My brother suggested I use a local news story for my next blog topic and since it's been a crazy week, I was thankful for the idea. In our area, a mother and father have been investigated and perhaps harassed by authorities several times for allowing their children to walk to and from a park about a mile from their home. The police cited that these children were "playing alone" and that is apparently a crime in today's society.
So I thought I'd take this story apart and talk about why we need to let our kids go free because that's how they learn and they need exercise and isn't anything better than having them staring at a screen all day? I thought I'd talk about the over reaches of the "authorities". Some localities believe they have the right to tell you what you can pack in your kids' lunch or what size soda can be purchased at the movies. But after pondering all of this, I don't really know how to take it apart. Sometimes I think the world is dangerous and scary and I wouldn't my kids walk alone and sometimes I let them loose to explore and create and be independent.
The recent news story reminded me of the story of Jesus being left at the Temple when he was about 12. The story is documented in Luke 2. Jesus' parents made a journey to Jerusalem to celebrate Passover and upon their return they realized Jesus was not with them. Like a couple of day days later they realized he wasn't with them! Now before we call the authorities on Mary and Joseph, these journeys were taken by large family clans of hundreds of people. Children were likely in the back of the caravan hopping and playing along while the men and animals led the way. So it wasn't like Jesus would have been in the back seat of the minivan listening to his tunes.
Imagine of the horror of realizing your kid isn't with you. The highways of Bible times were dangerous, complete with thieves and bandits. Mary and Joseph turn around and make the three day journey back only to find the boy Jesus teaching in the Temple. The 12 year old is teaching the rabbis! The Bible says all were amazed at his wisdom and understanding. We have the luxury of knowing that they were getting front row seats with God Himself but the folks of the day just thought they had some Bible protoge kid with them.

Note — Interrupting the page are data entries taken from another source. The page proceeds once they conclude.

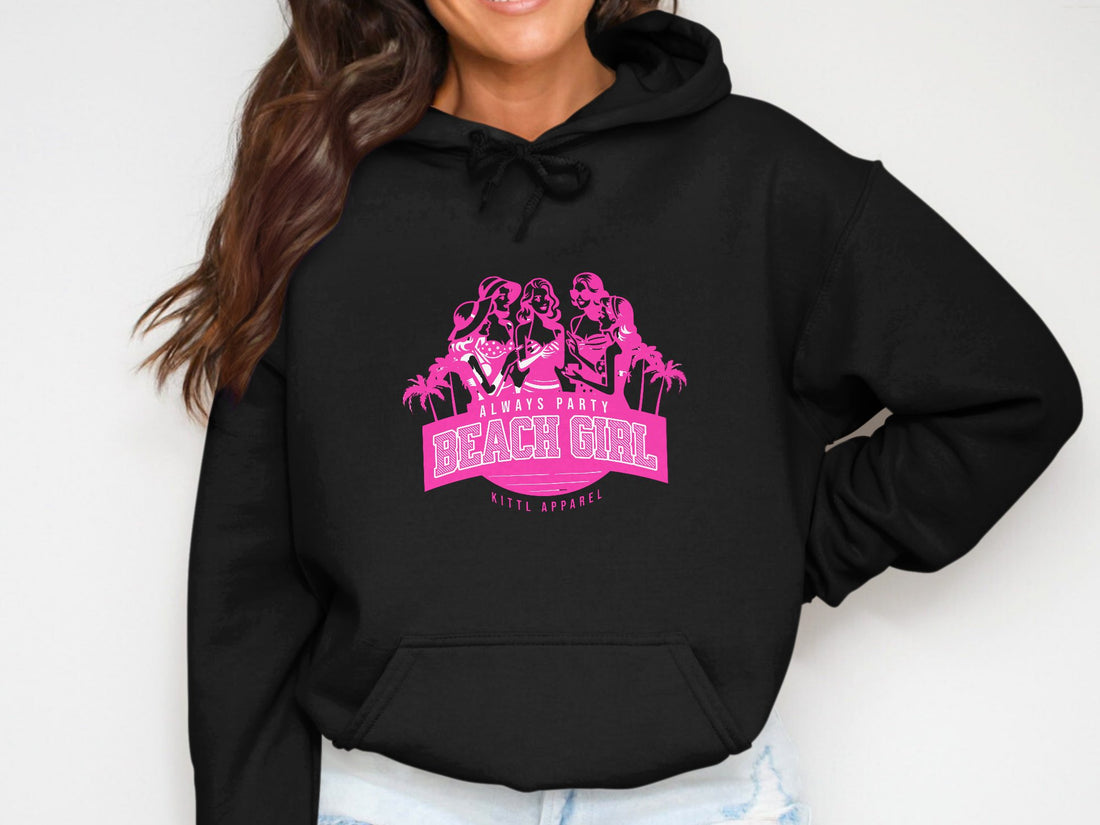 White hoodie from Garment Graphics features pink graphics of three cartoon women in beach attire with Always Party Beach Girl. Styled with a straw hat, sunglasses, sandals, and a camera on wood to complete the perfect casual look.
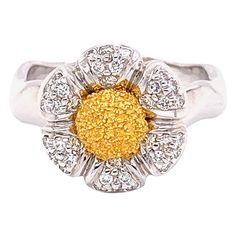 Celebrate your love with this floral-inspired engagement ring, featuring 36 sparkling diamonds (0.30 carats). Each petal is a testament to the extraordinary craftsmanship, with artisans meticulously shaping every detail to capture the lifelike beauty of a flower. Crafted in luxurious 18K yellow gold and platinum (11 grams), this ring symbolizes the joy and love that flourish in a growing relationship. Perfect for an engagement, this ring shines brightest when paired with elegant attire—a flowing Growing Relationship, Ruby Diamond Engagement Ring, 18k Gold Engagement Ring, Vintage Gold Engagement Rings, Flower Engagement, Beautiful Pendant Necklace, Contemporary Engagement Rings, Gold Solitaire Engagement Ring, Flower Engagement Ring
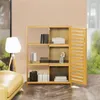 A wooden shelving unit with books and decorative items in a room. Produktbild-Vorschau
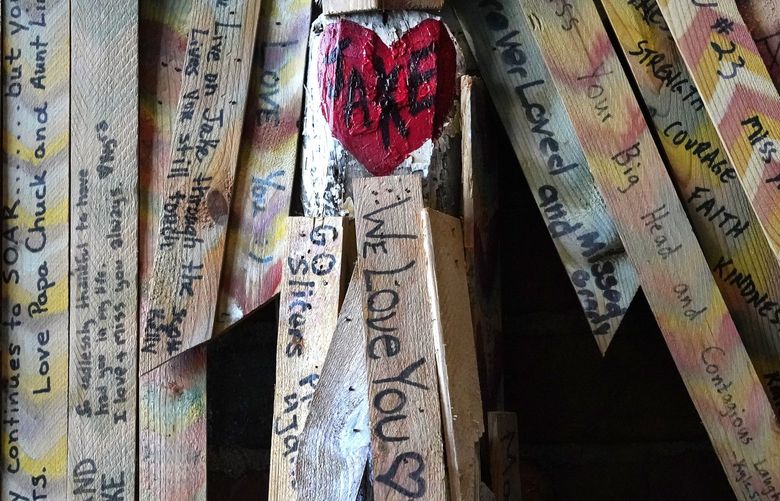 Messages on wood from friends and family hang as feathers on a sculpture by Laura Panozzo at the Play For Jake Foundation, named after Julie West’s 17-year-old son who died in 2013, of sudden cardiac arrest, Thursday, Dec. 16, 2021, in La Porte, Ind. His death, well before the pandemic, has not stopped news coverage of his collapse from being misappropriated online in a widely shared video designed to cast doubt on COVID-19 vaccination. (AP Photo/Charles Rex Arbogast) INCA104 INCA104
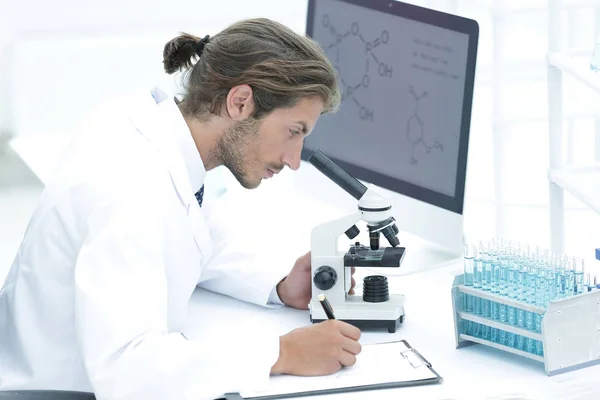 Laboratory worker sitting by table with microscope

Mary and Joseph seem pretty ticked off at their son and even say, "Why are you treating us this way?" I laugh because Luke did not write down, "What on God's green earth were you thinking you little....!", which is what I would have said. And Jesus gives a respectful and truthful response, "Why were you looking for me? Did you not know that I must be in my Father's house?” That must have hit their guts pretty hard. Jesus basically says, "I'm right where I should be. I'm doing what I'm purposed to do. I'm safe and you shouldn't have worried."
God allowed Jesus to hang back so Jesus could begin His teaching ministry. Imagine the wonder on the rabbis' faces when a 12 year old boy was able to explain a mysterious God and His ways. Jesus had to be free to begin fulfilling the purpose God had for him. And perhaps there's a lesson there with our own children. As parents, we plan and schedule and make a path for our kids. Sometimes when they get lost or don't fit the vision we have for them, we become a bit indignant and we think or sometimes say, "Why are you doing this to us?" And our kids, who might not realize that God is working in their lives feel pulled and confused and don't even know why they're off track. Perhaps by being off track, even in the unsavory things, they are working out God's plan.
It's hard to believe addiction and rehab might be part of God's plan, but what if your kid is supposed to help others from the grips of addiction? It might seem the talent they have abandoned means dollars and hours lost but what if they can now use those dollars and hours to minister to someone else instead of focusing on themselves? Maybe your kid isn't meant to be a straight A student, perhaps college isn't even where he or she should end up. Are we confident in God's love and care of our children to let them "free range" a bit?
We ought to be thankful for our free range Jesus. If He hadn't begun His ministry of going about and forgiving and loving and healing, I'm not sure where our world would be today. Even the very "best" guys of Jesus' day and now aren't very good at maintaining an example. Jesus' path was so radical and so against the establishment it eventually brought Him death. As parents, we fear death and persecution for our kids. I don't believe God wants that for our kids either. But I do believe God wants us to trust Him with our children and allow our kids to explore what His plans are for them.